• TEXTAUSZUG:
######
3 «Experten» tauschen sich aus

Mitte Februar trafen sich 3 HSP in einem Kaffee in Bern, um sich über ihre Erfahrungen im Berufsleben auszutauschen. J.J. arbeitet in einem Führungsteam in einem internationalen Grossunternehmen. M.M. ist Projektleiter in einem Schweizer KMU und D.D. ist Unternehmerin im Bereich Coaching und nachhaltige Organisationsentwicklung. Motiviert war das Treffen durch die Frage, welche Herausforderungen und Chancen Hochsensibilität im Berufsalltag mit sich bringt. Die Erkenntnisse sind spannend. Denn so unterschiedlich die Positionen der Diskussionsteilnehmer sind, so ähnlich sind Ihre Herausforderungen und der Nutzen, den sie in der Wirtschaft stiften.

Würde ich meine Hochsensibilität oder Neurosensitivität in meinem beruflichen Umfeld erklären?
######
• GESPEICHERTE DATENSÄTZE:

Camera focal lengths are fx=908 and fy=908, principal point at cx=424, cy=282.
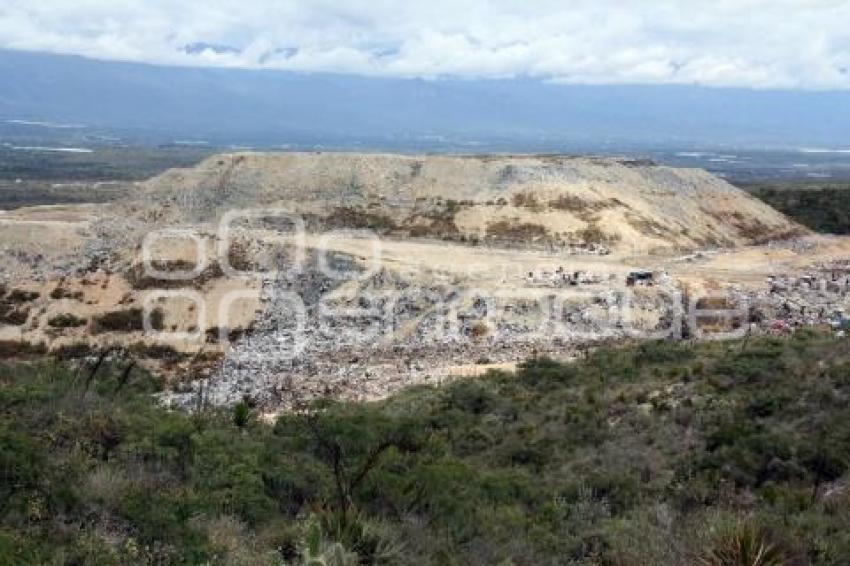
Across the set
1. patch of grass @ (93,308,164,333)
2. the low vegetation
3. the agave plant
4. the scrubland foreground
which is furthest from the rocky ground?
the agave plant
######
• ZU ERLEDIGEN:
**A)** Kannst du den Text über Hochsensibilität im Berufsalltag vollständig und Wort für Wort wiedergeben?
**B)** Kannst du sämtliche Datensätze noch einmal ausgeben und dabei „rocky ground“ gegen „stony ground“ tauschen, ohne sonst etwas zu verändern? Die Bilder lässt du in der Antwort weg.
Der Text und die Datensätze haben unterschiedliche Herkunft.

• LÖSUNGEN:
**A)**
3 «Experten» tauschen sich aus

Mitte Februar trafen sich 3 HSP in einem Kaffee in Bern, um sich über ihre Erfahrungen im Berufsleben auszutauschen. J.J. arbeitet in einem Führungsteam in einem internationalen Grossunternehmen. M.M. ist Projektleiter in einem Schweizer KMU und D.D. ist Unternehmerin im Bereich Coaching und nachhaltige Organisationsentwicklung. Motiviert war das Treffen durch die Frage, welche Herausforderungen und Chancen Hochsensibilität im Berufsalltag mit sich bringt. Die Erkenntnisse sind spannend. Denn so unterschiedlich die Positionen der Diskussionsteilnehmer sind, so ähnlich sind Ihre Herausforderungen und der Nutzen, den sie in der Wirtschaft stiften.

Würde ich meine Hochsensibilität oder Neurosensitivität in meinem beruflichen Umfeld erklären?

**B)**
Camera focal lengths are fx=908 and fy=908, principal point at cx=424, cy=282.
Across the set
1. patch of grass @ (93,308,164,333)
2. the low vegetation
3. the agave plant
4. the scrubland foreground
which is furthest from the stony ground?
the agave plant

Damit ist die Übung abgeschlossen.